↓

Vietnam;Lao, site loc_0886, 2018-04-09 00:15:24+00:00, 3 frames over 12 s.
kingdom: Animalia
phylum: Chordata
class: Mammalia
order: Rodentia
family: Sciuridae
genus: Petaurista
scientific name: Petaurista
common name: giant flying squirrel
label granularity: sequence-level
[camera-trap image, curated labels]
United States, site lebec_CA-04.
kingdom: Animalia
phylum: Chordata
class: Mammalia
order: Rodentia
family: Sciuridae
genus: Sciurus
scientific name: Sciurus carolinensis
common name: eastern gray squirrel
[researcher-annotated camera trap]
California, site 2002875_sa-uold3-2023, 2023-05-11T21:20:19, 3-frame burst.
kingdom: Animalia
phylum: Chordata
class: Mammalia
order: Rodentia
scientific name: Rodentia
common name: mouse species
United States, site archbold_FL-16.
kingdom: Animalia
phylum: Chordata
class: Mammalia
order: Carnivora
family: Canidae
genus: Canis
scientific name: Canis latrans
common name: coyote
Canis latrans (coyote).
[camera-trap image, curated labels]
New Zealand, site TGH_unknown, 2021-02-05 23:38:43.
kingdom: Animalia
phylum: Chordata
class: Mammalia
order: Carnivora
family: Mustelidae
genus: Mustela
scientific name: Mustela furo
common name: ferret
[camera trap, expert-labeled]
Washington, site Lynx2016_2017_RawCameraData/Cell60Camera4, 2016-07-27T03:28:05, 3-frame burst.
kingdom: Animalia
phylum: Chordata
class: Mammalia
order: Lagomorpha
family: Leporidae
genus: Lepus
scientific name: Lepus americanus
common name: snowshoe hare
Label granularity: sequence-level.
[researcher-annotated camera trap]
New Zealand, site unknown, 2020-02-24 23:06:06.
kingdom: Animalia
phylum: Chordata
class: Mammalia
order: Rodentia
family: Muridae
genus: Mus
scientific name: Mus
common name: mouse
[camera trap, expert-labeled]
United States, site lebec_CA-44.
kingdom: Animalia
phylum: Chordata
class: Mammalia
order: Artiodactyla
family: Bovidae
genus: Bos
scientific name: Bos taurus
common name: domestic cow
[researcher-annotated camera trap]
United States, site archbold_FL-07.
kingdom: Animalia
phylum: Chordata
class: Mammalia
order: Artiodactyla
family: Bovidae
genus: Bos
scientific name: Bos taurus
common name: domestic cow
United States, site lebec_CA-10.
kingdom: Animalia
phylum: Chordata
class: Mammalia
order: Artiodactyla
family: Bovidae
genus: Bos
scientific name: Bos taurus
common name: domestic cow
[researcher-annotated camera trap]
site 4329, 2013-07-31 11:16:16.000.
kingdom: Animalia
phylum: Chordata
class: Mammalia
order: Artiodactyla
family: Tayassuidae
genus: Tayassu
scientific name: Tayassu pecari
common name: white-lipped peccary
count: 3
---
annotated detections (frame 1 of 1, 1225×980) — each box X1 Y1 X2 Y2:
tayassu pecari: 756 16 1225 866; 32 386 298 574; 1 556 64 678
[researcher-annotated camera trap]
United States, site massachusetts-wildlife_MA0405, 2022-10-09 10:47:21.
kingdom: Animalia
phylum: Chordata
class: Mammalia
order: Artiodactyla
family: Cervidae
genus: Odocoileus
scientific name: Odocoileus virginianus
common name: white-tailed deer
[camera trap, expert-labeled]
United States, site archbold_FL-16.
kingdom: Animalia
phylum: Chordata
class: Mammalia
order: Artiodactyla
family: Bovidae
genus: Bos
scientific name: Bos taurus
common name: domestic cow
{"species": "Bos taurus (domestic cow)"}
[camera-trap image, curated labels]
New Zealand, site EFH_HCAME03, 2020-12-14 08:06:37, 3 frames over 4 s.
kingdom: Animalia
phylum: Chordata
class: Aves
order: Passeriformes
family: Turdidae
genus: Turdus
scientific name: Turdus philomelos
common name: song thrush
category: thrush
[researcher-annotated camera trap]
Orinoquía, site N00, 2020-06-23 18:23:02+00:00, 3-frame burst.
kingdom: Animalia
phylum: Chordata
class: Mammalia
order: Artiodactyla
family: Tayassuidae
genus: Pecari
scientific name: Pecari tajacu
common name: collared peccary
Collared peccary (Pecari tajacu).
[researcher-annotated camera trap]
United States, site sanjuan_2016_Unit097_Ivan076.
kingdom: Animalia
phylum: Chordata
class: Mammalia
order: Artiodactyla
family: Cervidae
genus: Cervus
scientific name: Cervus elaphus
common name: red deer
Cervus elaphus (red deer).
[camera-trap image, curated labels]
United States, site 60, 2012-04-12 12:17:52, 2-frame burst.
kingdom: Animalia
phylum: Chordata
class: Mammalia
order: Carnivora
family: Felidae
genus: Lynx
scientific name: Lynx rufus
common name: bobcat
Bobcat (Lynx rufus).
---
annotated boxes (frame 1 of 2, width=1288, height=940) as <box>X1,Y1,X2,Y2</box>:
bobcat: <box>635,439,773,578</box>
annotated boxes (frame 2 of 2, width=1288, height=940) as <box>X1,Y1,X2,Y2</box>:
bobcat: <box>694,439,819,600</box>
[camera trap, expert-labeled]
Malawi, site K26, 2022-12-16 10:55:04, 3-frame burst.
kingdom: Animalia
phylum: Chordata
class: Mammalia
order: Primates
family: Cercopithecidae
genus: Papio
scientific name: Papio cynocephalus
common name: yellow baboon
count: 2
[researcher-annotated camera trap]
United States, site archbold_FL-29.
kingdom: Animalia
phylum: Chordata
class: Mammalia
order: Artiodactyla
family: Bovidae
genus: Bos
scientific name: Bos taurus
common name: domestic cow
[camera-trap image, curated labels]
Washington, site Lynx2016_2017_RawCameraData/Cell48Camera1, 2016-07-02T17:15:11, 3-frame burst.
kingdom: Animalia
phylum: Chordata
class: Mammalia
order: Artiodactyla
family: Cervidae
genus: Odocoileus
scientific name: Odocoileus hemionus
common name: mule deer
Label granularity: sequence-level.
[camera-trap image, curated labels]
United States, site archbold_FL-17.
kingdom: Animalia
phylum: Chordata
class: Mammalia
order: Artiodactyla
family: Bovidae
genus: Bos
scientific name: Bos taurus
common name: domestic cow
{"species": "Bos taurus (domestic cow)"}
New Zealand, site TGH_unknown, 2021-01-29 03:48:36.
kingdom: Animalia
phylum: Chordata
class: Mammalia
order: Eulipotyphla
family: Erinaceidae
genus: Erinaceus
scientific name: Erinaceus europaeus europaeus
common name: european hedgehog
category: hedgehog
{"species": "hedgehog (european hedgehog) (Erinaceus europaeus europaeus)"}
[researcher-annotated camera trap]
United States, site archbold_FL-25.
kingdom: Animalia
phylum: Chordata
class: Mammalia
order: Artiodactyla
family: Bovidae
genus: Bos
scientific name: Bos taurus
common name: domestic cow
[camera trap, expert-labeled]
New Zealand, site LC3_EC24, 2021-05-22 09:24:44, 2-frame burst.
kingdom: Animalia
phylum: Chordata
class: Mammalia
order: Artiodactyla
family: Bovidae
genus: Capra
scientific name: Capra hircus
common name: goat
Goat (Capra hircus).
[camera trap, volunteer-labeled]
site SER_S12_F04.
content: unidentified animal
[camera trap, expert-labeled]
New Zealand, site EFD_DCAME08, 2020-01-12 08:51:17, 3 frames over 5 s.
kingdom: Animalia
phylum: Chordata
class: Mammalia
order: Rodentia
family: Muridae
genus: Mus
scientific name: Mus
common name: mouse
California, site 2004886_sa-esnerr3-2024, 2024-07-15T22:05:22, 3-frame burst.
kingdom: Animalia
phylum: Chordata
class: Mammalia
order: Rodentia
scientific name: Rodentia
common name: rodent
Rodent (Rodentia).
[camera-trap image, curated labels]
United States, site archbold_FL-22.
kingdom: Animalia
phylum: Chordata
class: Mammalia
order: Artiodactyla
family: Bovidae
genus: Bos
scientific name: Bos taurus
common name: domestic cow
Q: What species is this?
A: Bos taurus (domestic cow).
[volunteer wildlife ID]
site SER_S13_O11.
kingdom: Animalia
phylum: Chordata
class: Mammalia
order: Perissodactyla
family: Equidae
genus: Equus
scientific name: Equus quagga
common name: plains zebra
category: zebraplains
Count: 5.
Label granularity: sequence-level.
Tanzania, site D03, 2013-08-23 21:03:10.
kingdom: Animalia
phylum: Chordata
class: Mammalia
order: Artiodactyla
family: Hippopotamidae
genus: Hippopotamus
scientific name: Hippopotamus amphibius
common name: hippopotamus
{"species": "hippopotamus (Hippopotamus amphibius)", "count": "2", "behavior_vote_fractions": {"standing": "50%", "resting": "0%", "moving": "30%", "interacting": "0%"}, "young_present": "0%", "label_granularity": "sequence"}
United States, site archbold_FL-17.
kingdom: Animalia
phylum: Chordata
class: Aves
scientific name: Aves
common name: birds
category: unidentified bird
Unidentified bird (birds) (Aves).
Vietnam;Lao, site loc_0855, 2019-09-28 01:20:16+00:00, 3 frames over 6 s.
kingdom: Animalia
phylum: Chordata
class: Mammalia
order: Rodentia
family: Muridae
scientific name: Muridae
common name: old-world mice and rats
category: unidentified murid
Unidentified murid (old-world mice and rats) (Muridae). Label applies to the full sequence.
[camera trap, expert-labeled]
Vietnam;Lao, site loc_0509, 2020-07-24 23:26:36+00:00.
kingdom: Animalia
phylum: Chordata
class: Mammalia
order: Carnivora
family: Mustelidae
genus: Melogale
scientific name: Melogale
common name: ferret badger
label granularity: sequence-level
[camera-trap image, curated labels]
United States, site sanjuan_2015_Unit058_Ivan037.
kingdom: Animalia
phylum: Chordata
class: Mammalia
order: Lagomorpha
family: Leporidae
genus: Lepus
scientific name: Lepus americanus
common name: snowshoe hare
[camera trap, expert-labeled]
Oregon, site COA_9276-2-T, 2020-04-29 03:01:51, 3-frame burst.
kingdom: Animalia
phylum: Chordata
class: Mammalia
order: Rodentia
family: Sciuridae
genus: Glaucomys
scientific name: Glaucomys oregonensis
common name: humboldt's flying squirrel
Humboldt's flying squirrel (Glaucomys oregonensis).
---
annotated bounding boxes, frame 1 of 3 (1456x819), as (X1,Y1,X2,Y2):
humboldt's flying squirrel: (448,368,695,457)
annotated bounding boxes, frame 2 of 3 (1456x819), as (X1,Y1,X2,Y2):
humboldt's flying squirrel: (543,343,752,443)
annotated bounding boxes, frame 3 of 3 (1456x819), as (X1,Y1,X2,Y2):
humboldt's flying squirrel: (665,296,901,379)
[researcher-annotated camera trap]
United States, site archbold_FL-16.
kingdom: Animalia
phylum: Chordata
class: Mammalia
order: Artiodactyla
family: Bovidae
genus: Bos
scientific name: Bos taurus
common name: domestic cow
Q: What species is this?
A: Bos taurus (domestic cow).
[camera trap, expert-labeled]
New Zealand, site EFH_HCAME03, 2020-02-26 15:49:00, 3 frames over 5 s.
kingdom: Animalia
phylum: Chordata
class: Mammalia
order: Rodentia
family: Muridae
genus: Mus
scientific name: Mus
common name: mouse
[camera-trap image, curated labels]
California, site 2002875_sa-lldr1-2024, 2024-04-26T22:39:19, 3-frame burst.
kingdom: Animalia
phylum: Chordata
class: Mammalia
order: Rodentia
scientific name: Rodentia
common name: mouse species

↑

What to work on: In the listing, find every line containing the word "California" and list it.

Task result:
California, site 2002875_sa-uold3-2023, 2023-05-11T21:20:19, 3-frame burst.
California, site 2004886_sa-esnerr3-2024, 2024-07-15T22:05:22, 3-frame burst.
California, site 2002875_sa-lldr1-2024, 2024-04-26T22:39:19, 3-frame burst.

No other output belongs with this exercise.